With the development of deep-learning methods, deep representation learning has recently achieved great success due to its highly effective learning ability. Several deep PR-ID models achieve a great improvement in the accuracy, such as deep metric learning (DML) for practical PR-ID,9 a multitask deep network (MDN) for PR-ID,10 and a deep linear discriminant analysis of Fisher networks for PR-ID.11 However, existing deep-learning-based methods require learning a deep metric network by maximizing the distance among interclass samples and minimizing the distance among intraclass samples simultaneously. These methods do not effectively use the discriminant information among different samples. Therefore, triplet-based PR-ID models have been proposed to improve the efficiency of exploiting discriminant information through three samples, including a multiscale triplet CNN,12 distance metric learning with asymmetric impostors (LISTEN),13 and a body-structure-based triplet convolutional neural network.14
Although these triplet-based methods can improve the performance of PR-ID, they did not consider constraint from impostors' congeners samples (IC samples). As shown in Fig. 2, some new impostors may be produced when removing existing impostors by existing impostor-based methods. Therefore, how to alleviate effects of these samples is an important problem on PR-ID.

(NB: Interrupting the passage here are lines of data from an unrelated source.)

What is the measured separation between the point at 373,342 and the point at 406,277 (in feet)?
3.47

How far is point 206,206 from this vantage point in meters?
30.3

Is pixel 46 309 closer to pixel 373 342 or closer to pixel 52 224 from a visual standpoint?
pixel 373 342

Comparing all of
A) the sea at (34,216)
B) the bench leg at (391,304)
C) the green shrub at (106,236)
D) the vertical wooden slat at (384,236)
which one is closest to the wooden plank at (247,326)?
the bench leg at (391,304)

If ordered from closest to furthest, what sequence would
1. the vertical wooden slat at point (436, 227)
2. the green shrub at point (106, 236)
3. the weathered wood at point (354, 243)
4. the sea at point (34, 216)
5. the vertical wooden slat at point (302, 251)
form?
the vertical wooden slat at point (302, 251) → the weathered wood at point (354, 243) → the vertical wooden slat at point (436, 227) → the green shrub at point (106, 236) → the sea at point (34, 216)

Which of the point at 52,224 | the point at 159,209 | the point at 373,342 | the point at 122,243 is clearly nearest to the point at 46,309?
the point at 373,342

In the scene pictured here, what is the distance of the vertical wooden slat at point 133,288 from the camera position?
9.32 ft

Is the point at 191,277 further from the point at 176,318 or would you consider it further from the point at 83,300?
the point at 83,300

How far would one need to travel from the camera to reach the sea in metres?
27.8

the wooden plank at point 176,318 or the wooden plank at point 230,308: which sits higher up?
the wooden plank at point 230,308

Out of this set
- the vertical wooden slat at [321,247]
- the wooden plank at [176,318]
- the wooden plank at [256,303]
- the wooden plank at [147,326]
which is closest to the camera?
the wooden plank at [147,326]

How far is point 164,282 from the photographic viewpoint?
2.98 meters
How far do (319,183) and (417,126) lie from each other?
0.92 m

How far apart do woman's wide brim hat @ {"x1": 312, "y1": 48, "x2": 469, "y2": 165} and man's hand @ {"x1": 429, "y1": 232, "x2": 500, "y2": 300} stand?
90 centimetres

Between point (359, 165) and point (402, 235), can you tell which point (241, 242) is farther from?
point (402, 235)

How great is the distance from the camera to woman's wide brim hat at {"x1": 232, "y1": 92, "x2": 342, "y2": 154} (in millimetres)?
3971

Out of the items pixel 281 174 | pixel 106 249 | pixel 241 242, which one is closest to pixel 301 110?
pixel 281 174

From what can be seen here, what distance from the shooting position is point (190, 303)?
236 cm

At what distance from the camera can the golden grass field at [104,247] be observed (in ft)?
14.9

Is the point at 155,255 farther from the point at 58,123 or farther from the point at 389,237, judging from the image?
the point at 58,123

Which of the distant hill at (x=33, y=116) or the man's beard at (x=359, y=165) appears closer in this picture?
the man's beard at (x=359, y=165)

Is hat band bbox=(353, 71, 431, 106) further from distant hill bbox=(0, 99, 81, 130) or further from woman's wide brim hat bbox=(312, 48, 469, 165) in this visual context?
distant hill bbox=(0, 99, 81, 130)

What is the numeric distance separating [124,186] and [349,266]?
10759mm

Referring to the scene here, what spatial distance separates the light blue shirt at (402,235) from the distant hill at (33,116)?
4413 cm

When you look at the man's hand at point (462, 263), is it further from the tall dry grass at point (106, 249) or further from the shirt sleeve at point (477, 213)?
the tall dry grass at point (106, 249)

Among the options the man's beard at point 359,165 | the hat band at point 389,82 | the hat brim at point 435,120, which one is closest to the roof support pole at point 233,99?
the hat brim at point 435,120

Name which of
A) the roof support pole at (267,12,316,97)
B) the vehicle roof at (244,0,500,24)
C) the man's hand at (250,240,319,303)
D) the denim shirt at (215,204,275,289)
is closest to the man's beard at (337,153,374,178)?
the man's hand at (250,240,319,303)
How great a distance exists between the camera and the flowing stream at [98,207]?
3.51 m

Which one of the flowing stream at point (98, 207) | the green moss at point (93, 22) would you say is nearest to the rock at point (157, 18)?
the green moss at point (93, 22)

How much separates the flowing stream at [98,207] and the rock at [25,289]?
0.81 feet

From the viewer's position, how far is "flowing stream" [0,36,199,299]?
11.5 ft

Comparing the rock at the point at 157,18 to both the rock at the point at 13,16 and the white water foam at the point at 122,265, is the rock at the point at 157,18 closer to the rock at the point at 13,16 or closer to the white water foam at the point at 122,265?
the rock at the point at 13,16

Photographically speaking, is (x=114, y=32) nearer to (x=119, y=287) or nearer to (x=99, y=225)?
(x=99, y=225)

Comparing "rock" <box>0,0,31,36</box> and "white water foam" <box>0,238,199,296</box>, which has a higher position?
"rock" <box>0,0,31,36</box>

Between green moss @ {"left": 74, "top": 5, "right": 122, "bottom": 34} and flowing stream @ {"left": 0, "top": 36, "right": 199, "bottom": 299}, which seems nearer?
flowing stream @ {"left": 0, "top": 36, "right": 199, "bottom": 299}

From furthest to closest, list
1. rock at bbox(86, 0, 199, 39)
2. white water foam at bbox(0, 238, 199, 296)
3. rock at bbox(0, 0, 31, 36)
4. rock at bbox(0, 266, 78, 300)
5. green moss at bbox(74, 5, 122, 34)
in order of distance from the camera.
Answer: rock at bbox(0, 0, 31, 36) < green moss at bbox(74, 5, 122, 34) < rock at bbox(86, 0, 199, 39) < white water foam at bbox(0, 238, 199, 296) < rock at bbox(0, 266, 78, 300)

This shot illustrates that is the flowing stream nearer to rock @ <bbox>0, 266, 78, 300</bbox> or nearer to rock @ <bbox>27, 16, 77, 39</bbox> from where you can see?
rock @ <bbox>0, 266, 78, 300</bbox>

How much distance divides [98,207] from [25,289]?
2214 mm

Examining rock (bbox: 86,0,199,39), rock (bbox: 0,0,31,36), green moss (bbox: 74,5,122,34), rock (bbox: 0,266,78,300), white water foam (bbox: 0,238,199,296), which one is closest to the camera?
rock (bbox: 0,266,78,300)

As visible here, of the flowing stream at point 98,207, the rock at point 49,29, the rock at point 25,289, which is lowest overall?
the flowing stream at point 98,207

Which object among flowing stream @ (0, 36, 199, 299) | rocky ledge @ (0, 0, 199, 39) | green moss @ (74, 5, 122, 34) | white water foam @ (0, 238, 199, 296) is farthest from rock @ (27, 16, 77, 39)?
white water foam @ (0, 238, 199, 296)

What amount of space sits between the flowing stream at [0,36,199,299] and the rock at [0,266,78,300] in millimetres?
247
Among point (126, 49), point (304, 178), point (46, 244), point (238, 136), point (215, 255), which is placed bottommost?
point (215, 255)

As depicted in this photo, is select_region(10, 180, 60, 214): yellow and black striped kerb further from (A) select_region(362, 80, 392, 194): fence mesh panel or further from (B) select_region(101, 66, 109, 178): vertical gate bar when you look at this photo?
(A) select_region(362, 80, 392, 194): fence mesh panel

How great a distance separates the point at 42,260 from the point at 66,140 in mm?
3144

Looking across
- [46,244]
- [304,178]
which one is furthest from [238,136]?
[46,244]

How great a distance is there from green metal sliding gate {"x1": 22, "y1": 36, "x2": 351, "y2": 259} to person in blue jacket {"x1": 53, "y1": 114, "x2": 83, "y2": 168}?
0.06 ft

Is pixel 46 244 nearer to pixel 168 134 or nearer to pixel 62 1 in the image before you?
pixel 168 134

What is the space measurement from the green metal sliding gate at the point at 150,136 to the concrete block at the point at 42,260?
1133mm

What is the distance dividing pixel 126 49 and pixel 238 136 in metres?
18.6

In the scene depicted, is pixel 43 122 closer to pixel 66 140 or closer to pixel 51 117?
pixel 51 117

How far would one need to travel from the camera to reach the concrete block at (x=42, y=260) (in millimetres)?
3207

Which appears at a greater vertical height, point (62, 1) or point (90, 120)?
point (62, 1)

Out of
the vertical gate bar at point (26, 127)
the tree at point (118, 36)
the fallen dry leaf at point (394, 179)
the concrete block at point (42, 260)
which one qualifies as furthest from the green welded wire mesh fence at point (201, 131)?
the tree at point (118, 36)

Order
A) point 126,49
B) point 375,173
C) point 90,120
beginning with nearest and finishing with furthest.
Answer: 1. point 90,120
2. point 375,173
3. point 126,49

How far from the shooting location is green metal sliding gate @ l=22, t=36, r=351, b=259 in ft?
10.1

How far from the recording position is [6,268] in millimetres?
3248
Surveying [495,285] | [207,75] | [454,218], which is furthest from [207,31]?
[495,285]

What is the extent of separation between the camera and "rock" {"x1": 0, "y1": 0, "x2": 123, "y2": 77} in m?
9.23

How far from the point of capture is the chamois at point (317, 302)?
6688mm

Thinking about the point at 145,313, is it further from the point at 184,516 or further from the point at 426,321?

Research in Refs. 1213.–14 has demonstrated that triplet-based methods can develop more discriminant information than that in pairwise-based methods. However, existing triplet-based methods cannot solve difficulties caused by IC samples, such as they are transformed to new impostors, or they would be dispersed after projection. They cannot fully use the different discriminant information contained in IC samples. To address this problem, two aspects are needed to be considered in triplet-based methods. (i) Existing triplet-based methods1213.–14 exploit information in impostors alone without IC samples. (ii) Impostor and its congeners maybe dispersed after projections, which must reduce the matching accuracy for PR-ID. (iii) Most deep PR-ID models are limited to handcrafted features in images by DML instead of the convolution of original images.
The major contributions of this study are summarized as follows.
1. We propose a deep triplet-group network that fully employs symmetric and asymmetric information (DSAN) for triplets and IC samples (denoted as triplet group), which learns a deep neural network by the convolution of the original images of a person and trains the network with a symmetric and asymmetric constraint loss function to ensure the clustering effect of impostor and its congeners and make them more efficient and discriminable.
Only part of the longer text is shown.